_ÉNONCÉ DU PROBLÈME:_ Reproduisez fidèlement, ligne par ligne, l'ensemble du matériel qui suit.

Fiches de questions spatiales
▼

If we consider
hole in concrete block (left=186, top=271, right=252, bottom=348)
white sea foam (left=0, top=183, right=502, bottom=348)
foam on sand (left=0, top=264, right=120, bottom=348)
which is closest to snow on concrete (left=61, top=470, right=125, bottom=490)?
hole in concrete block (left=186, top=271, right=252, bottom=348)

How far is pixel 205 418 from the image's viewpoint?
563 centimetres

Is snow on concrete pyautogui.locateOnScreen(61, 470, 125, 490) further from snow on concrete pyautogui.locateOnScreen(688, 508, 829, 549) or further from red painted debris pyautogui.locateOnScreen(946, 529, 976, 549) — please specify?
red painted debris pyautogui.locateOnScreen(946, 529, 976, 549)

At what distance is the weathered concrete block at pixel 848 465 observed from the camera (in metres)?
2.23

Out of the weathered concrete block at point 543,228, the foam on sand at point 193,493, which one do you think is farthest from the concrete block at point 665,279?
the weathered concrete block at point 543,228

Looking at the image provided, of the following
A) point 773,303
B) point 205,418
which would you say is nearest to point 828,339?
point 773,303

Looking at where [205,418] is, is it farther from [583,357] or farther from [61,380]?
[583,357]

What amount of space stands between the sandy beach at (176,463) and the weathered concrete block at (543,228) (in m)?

▲

_RÉPONSE CI-DESSOUS:_
If we consider
hole in concrete block (left=186, top=271, right=252, bottom=348)
white sea foam (left=0, top=183, right=502, bottom=348)
foam on sand (left=0, top=264, right=120, bottom=348)
which is closest to snow on concrete (left=61, top=470, right=125, bottom=490)?
hole in concrete block (left=186, top=271, right=252, bottom=348)

How far is pixel 205 418 from the image's viewpoint?
563 centimetres

Is snow on concrete pyautogui.locateOnScreen(61, 470, 125, 490) further from snow on concrete pyautogui.locateOnScreen(688, 508, 829, 549) or further from red painted debris pyautogui.locateOnScreen(946, 529, 976, 549) — please specify?
red painted debris pyautogui.locateOnScreen(946, 529, 976, 549)

At what distance is the weathered concrete block at pixel 848 465 observed from the camera (in metres)?
2.23

Out of the weathered concrete block at point 543,228, the foam on sand at point 193,493, which one do you think is farthest from the concrete block at point 665,279?
the weathered concrete block at point 543,228

Looking at the image provided, of the following
A) point 773,303
B) point 205,418
which would you say is nearest to point 828,339?
point 773,303

Looking at where [205,418] is, is it farther from [583,357] or farther from [61,380]?
[583,357]

What amount of space stands between the sandy beach at (176,463) and the weathered concrete block at (543,228) (in m)?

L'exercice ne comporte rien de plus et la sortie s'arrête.